Jack shook his head. “Then why do people work for it?”
“They think they’ll be rewarded, and kept safe. Perhaps they will be, but I doubt it.”
“What about Ra—the Adversary?”
“He’s different. He’s the One. If the Otherness wins and begins the Change, he’ll adapt to a compatible form. But his fellow travelers may not be so lucky.” He sighed. “This is not good. I’m meeting shortly with the
Lady. Perhaps she’ll know something. Do you wish to join us?”
“The Lady? Sure. Haven’t seen her since just after the Staten Island mess.”
For the past couple of years women of all ages and shapes and sizes and nationalities had been stepping in and out of his life. They all knew more about him than they had any right to, and each was unfailingly accompanied by a dog. He’d assumed there were many of them, but Veilleur had told him a while back there was only one. He’d avoided telling Jack who or what she was. Maybe if he could sit down with her she’d tell him.
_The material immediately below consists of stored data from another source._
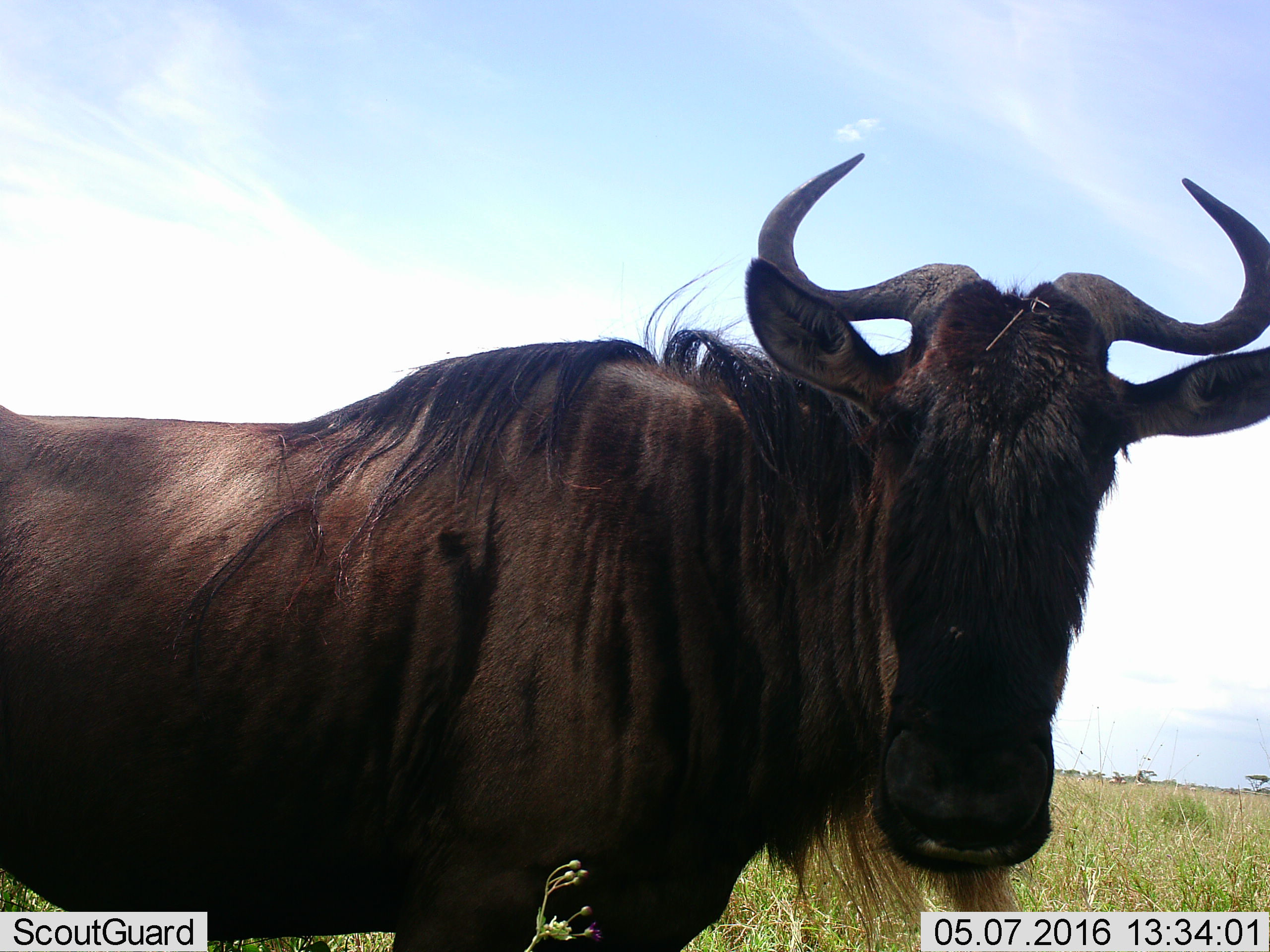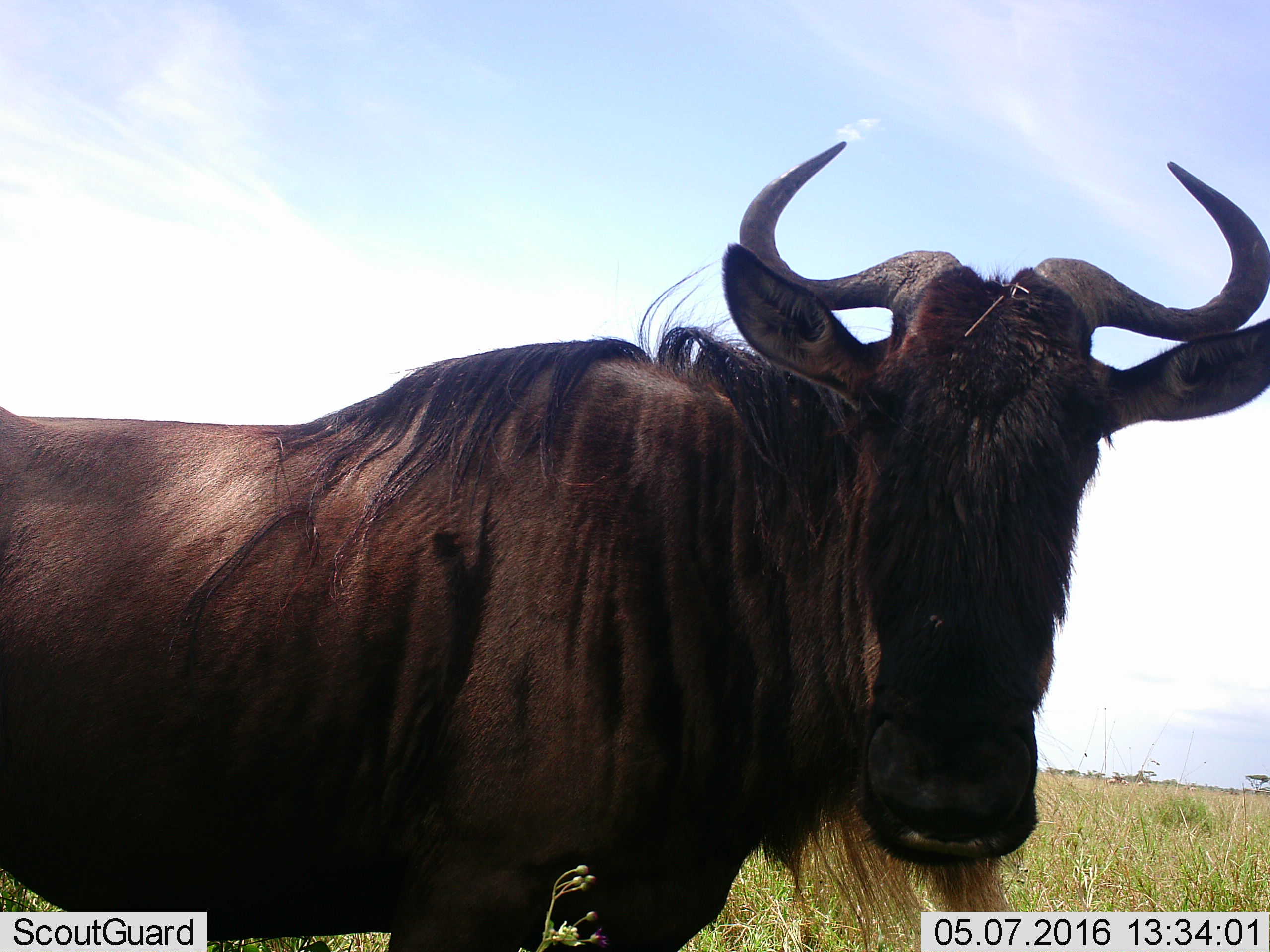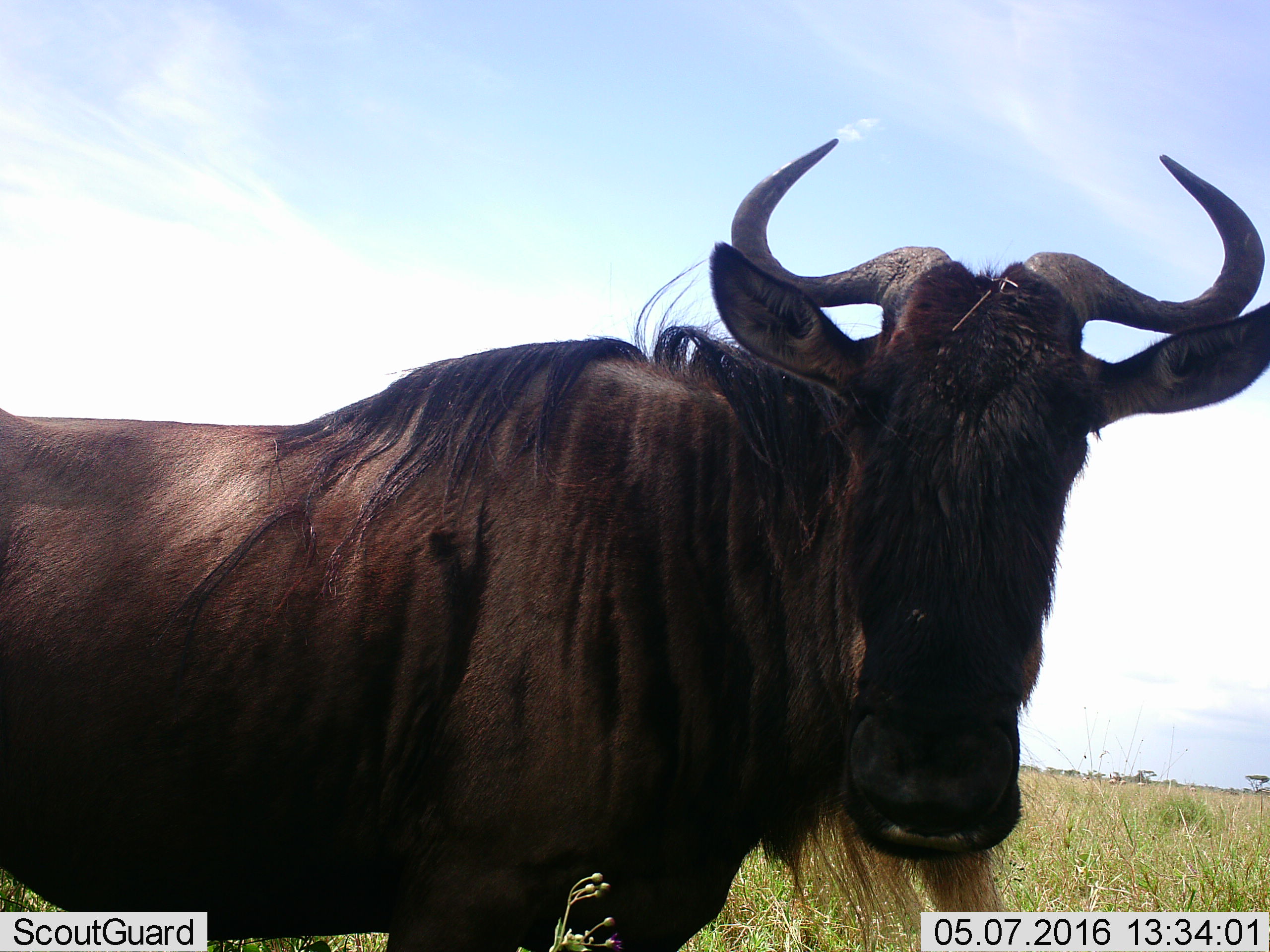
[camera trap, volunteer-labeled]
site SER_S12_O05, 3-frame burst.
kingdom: Animalia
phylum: Chordata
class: Mammalia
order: Artiodactyla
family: Bovidae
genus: Connochaetes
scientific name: Connochaetes taurinus taurinus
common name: blue wildebeest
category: wildebeestblue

Veilleur pulled a pen from his pocket and wrote on a napkin.
“Here’s my address. Between Sixty-third and Sixty-fourth. Meet me there at one.”
One? Hell, he had to meet Weezy—
An idea hit like a ten-gauge pumpkin ball.
“Can I bring a friend?”
Veilleur frowned. “I don’t think that would be wise.”
“She’s already aware of the Secret History and she’s got a brain like no one else’s. I think she could be a big help.”
“Why haven’t you mentioned her before?”
“She was a childhood friend I haven’t given a thought to in years, and suddenly she’s popped back into my life.”
“Childhood friend . . .” he said, stroking his beard. “That wouldn’t be Louise Connell, would it?”
Jack stared at him in shock. “How could you . . . ?”
“Yes, I believe Miss Connell will make an interesting addition.” He drained his stout and rose. “Can she be there at one o’clock?”
“Yeah, but—”
“Excellent.” He turned and strode for the door. “See you then.”
9
Darryl’s door swung open and someone said, “May we come in?”
He looked up from where he was sitting on his bed to see fucking Drexler standing there in his fucking white suit. He wanted to charge the son of a bitch, knock him down, beat the living shit out of him.
But Darryl wasn’t feeling so hot, and Drexler had his cane, and Hank was standing behind him.
“You bastard,” Darryl said. “You sent me to that doctor and he told everyone. Ain’t that against the law?”
“It most certainly is. And if you can identify the member of his staff who abrogated your right to privacy, I believe you’ll have excellent grounds for legal action.”